Please copy out every line in the records below that includes the word "本体左側の".

Dataset entries
┄┄┄┄┄┄┄┄┄┄
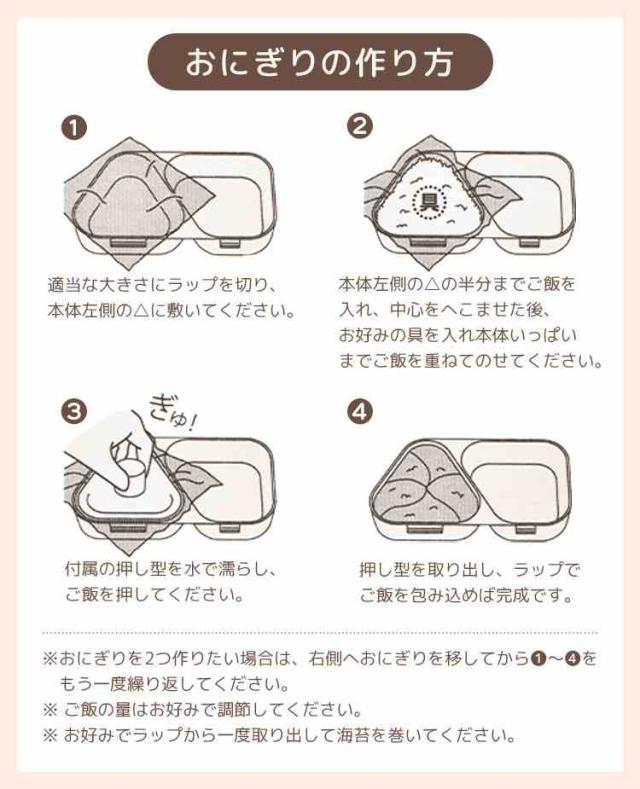 おにぎりの作り方

❶

適当な大きさにラップを切り、本体左側の△に敷いてください。

❷

具

本体左側の△の半分までご飯を入れ、中心をへこませた後、お好みの具を入れ本体いっぱいまでご飯を重ねてのせてください。

❸

ぎゅ！

付属の押し型を水で濡らし、ご飯を押してください。

❹

押し型を取り出し、ラップでご飯を包み込めば完成です。

※おにぎりを2つ作りたい場合は、右側へおにぎりを移してから❶〜❹をもう一度繰り返してください。
※ ご飯の量はお好みで調節してください。
※ お好みでラップから一度取り出して海苔を巻いてください。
┄┄┄┄┄┄┄┄┄┄
▸ SOLUTION:
適当な大きさにラップを切り、本体左側の△に敷いてください。
本体左側の△の半分までご飯を入れ、中心をへこませた後、お好みの具を入れ本体いっぱいまでご飯を重ねてのせてください。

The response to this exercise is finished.